Dataset records:
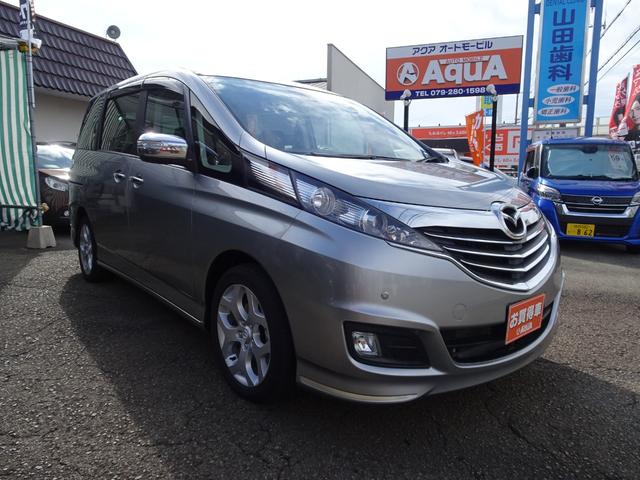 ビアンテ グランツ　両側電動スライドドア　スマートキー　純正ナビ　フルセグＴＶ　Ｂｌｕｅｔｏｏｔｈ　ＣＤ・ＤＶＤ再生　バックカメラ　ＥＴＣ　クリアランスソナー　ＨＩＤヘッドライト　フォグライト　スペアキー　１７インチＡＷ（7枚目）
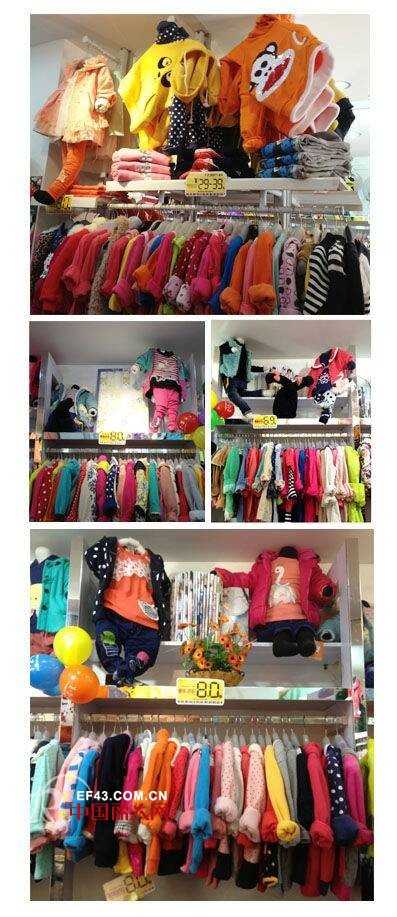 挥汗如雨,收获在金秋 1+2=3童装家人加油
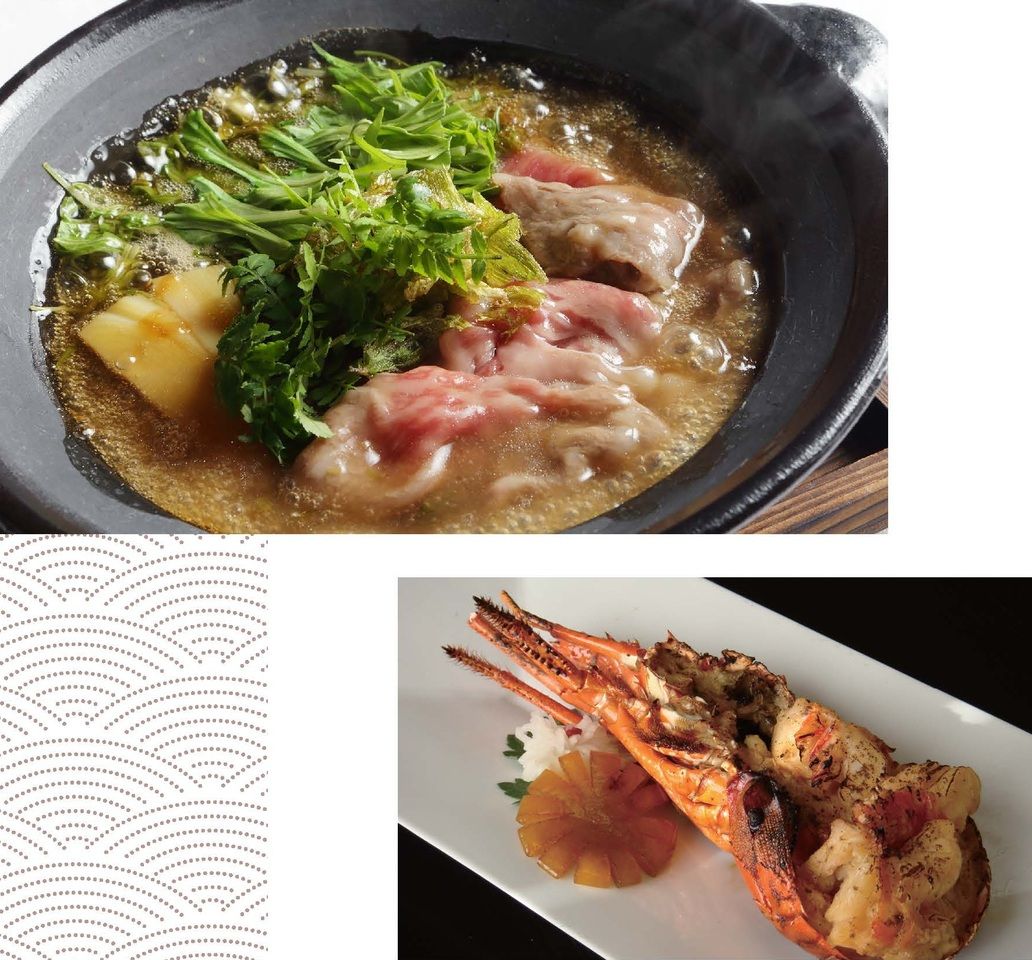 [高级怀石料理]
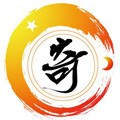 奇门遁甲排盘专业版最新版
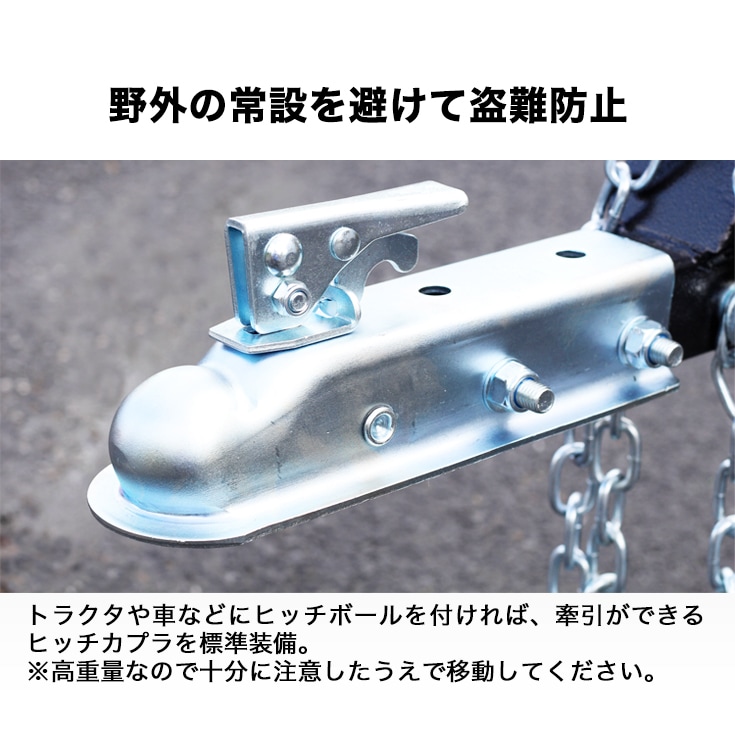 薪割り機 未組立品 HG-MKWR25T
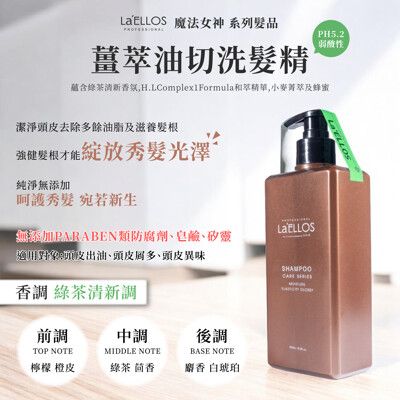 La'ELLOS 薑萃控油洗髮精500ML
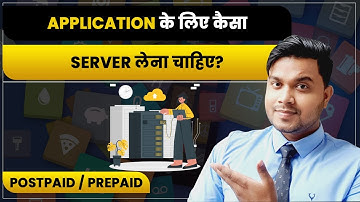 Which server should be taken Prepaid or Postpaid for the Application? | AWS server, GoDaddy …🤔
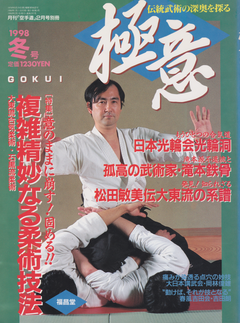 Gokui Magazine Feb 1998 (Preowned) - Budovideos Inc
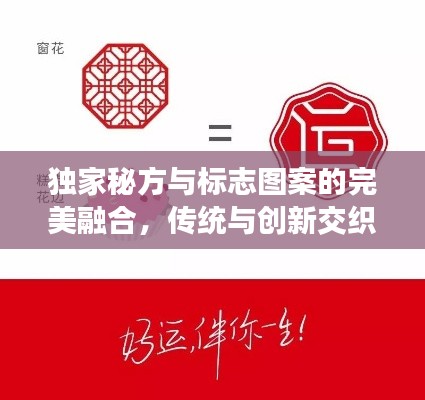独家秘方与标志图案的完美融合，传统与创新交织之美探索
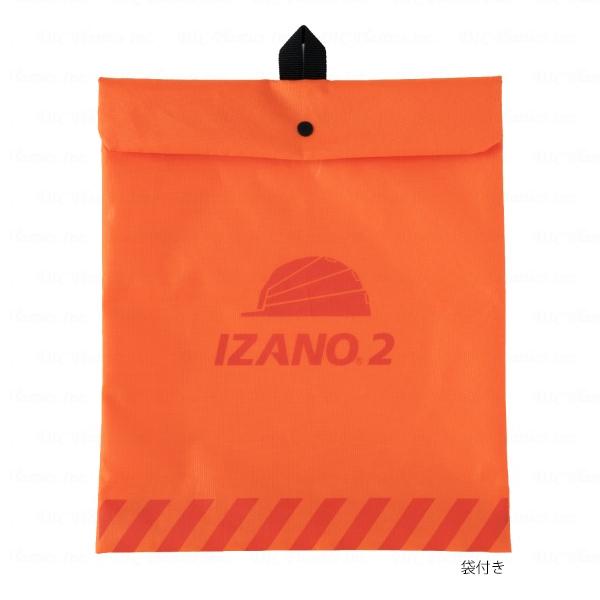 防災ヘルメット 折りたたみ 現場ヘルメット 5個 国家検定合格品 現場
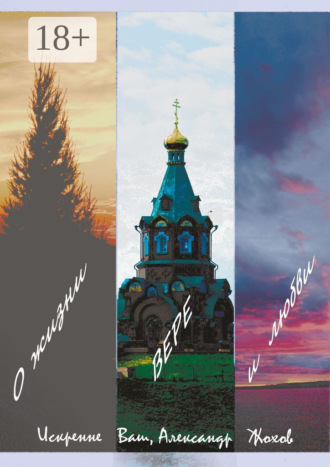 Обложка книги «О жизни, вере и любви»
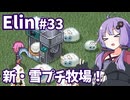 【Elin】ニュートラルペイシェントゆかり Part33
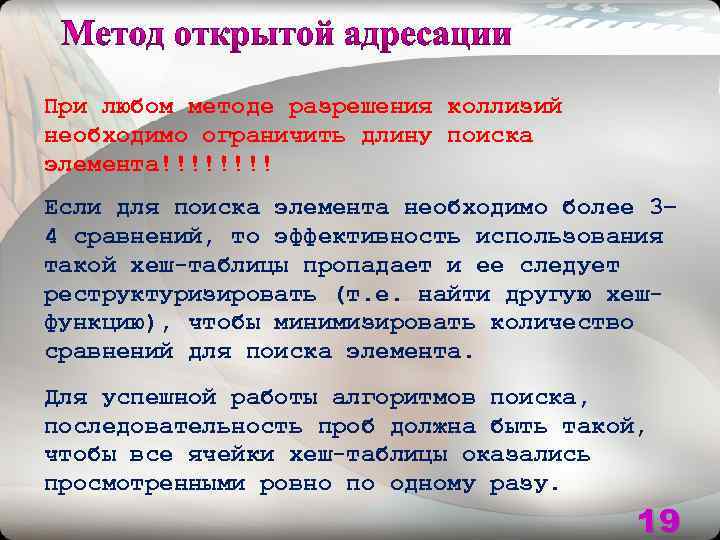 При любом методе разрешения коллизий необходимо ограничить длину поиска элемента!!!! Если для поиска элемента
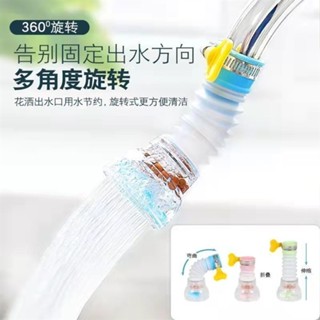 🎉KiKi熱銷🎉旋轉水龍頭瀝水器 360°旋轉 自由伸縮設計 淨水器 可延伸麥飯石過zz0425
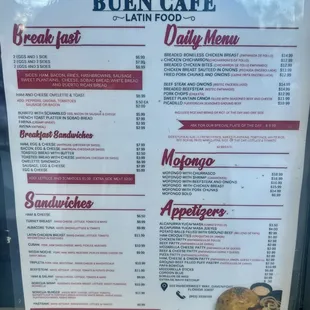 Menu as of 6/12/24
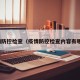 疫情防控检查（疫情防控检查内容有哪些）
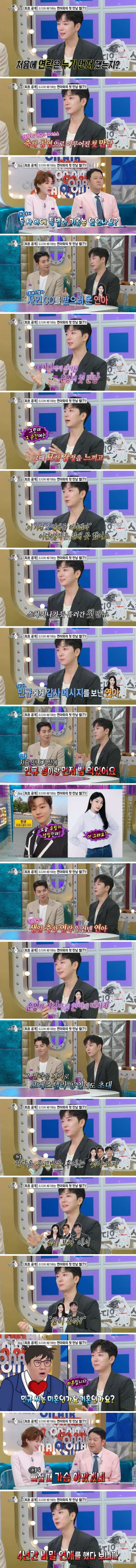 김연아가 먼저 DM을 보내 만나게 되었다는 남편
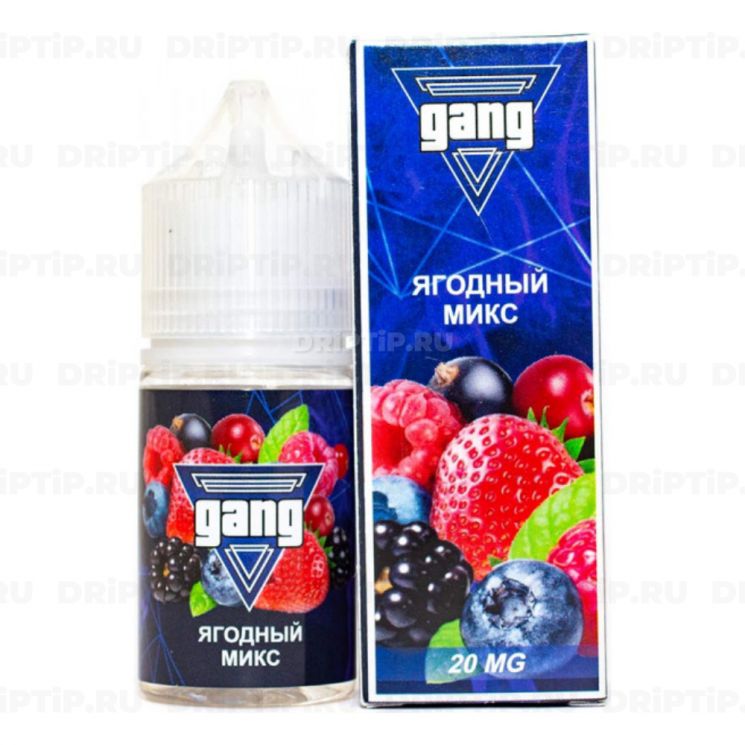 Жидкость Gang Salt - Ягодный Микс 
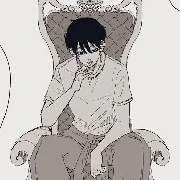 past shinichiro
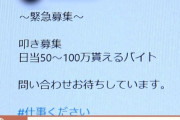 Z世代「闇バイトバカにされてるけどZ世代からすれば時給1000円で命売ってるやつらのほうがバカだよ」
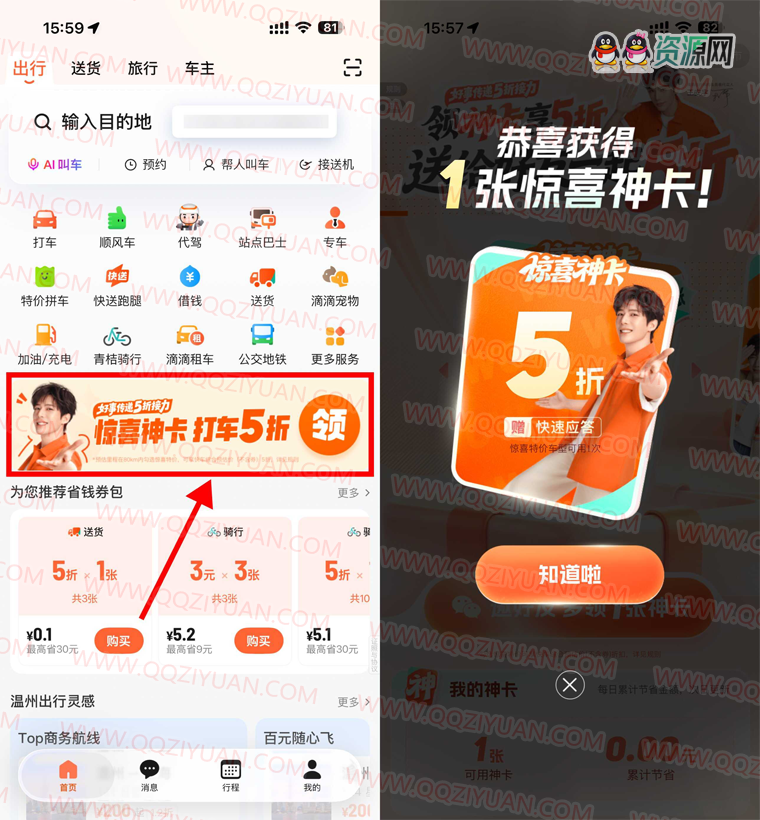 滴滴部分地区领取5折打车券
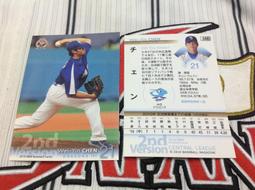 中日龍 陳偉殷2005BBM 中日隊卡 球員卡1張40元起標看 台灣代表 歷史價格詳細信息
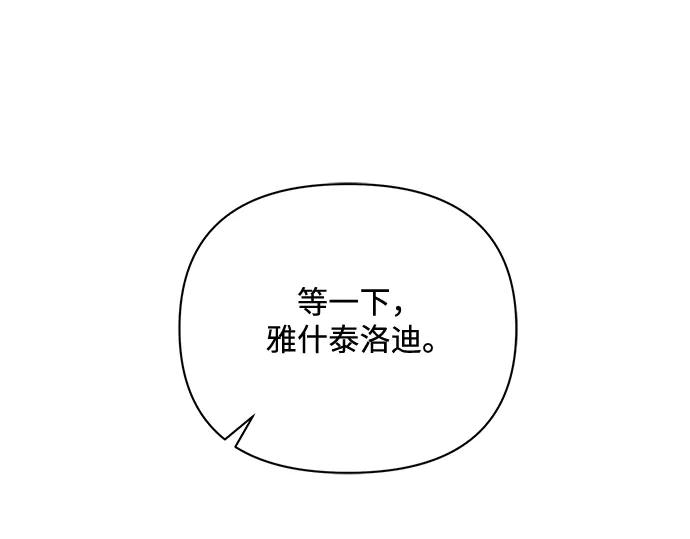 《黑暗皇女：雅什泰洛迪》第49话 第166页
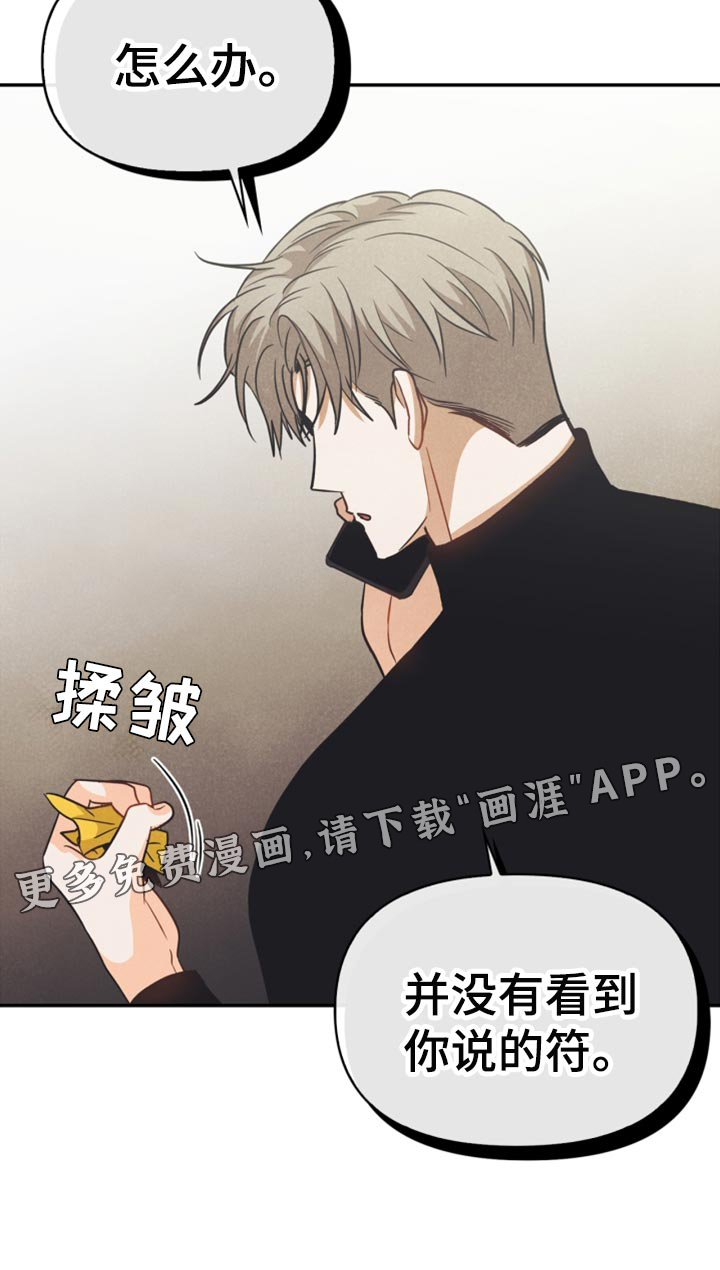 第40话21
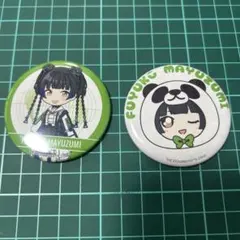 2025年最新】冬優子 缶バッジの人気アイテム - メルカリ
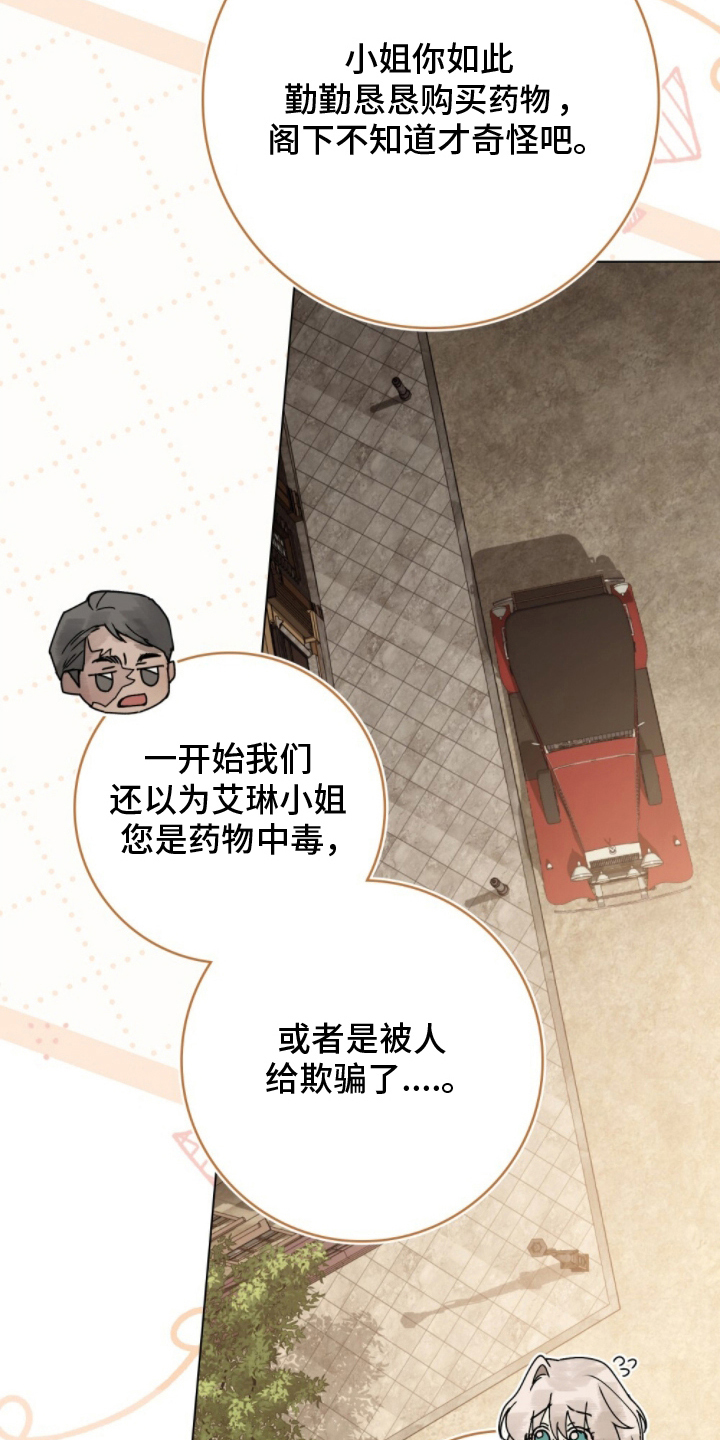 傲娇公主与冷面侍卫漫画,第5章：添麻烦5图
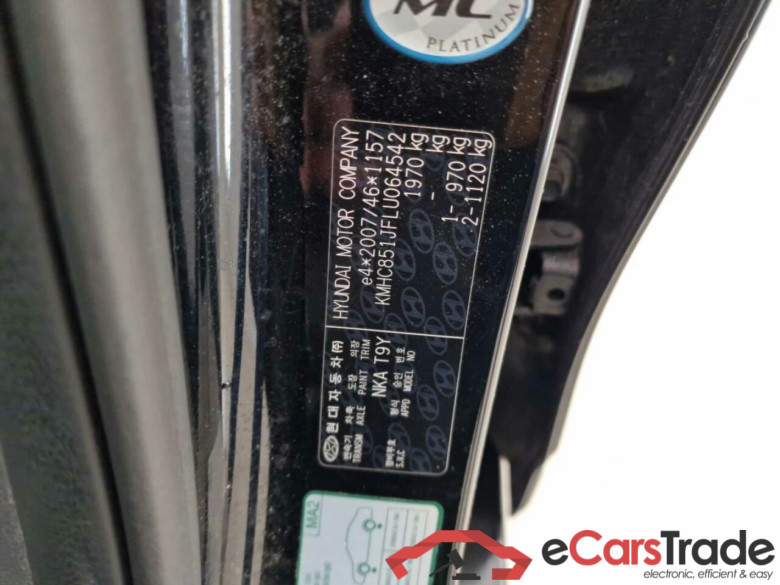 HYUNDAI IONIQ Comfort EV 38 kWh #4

TASK OBJECTIVE: Copy every line of text from the material above verbatim. Leave out the pictures.

EXERCISE RESPONSE:
 ビアンテ グランツ　両側電動スライドドア　スマートキー　純正ナビ　フルセグＴＶ　Ｂｌｕｅｔｏｏｔｈ　ＣＤ・ＤＶＤ再生　バックカメラ　ＥＴＣ　クリアランスソナー　ＨＩＤヘッドライト　フォグライト　スペアキー　１７インチＡＷ（7枚目）
 挥汗如雨,收获在金秋 1+2=3童装家人加油
 [高级怀石料理]
 奇门遁甲排盘专业版最新版
 薪割り機 未組立品 HG-MKWR25T
 La'ELLOS 薑萃控油洗髮精500ML
 Which server should be taken Prepaid or Postpaid for the Application? | AWS server, GoDaddy …🤔
 Gokui Magazine Feb 1998 (Preowned) - Budovideos Inc
独家秘方与标志图案的完美融合，传统与创新交织之美探索
 防災ヘルメット 折りたたみ 現場ヘルメット 5個 国家検定合格品 現場
 Обложка книги «О жизни, вере и любви»
 【Elin】ニュートラルペイシェントゆかり Part33
 При любом методе разрешения коллизий необходимо ограничить длину поиска элемента!!!! Если для поиска элемента
 🎉KiKi熱銷🎉旋轉水龍頭瀝水器 360°旋轉 自由伸縮設計 淨水器 可延伸麥飯石過zz0425
 Menu as of 6/12/24
 疫情防控检查（疫情防控检查内容有哪些）
 김연아가 먼저 DM을 보내 만나게 되었다는 남편
 Жидкость Gang Salt - Ягодный Микс 
 past shinichiro
 Z世代「闇バイトバカにされてるけどZ世代からすれば時給1000円で命売ってるやつらのほうがバカだよ」
 滴滴部分地区领取5折打车券
 中日龍 陳偉殷2005BBM 中日隊卡 球員卡1張40元起標看 台灣代表 歷史價格詳細信息
 《黑暗皇女：雅什泰洛迪》第49话 第166页
 第40话21
 2025年最新】冬優子 缶バッジの人気アイテム - メルカリ
 傲娇公主与冷面侍卫漫画,第5章：添麻烦5图
 HYUNDAI IONIQ Comfort EV 38 kWh #4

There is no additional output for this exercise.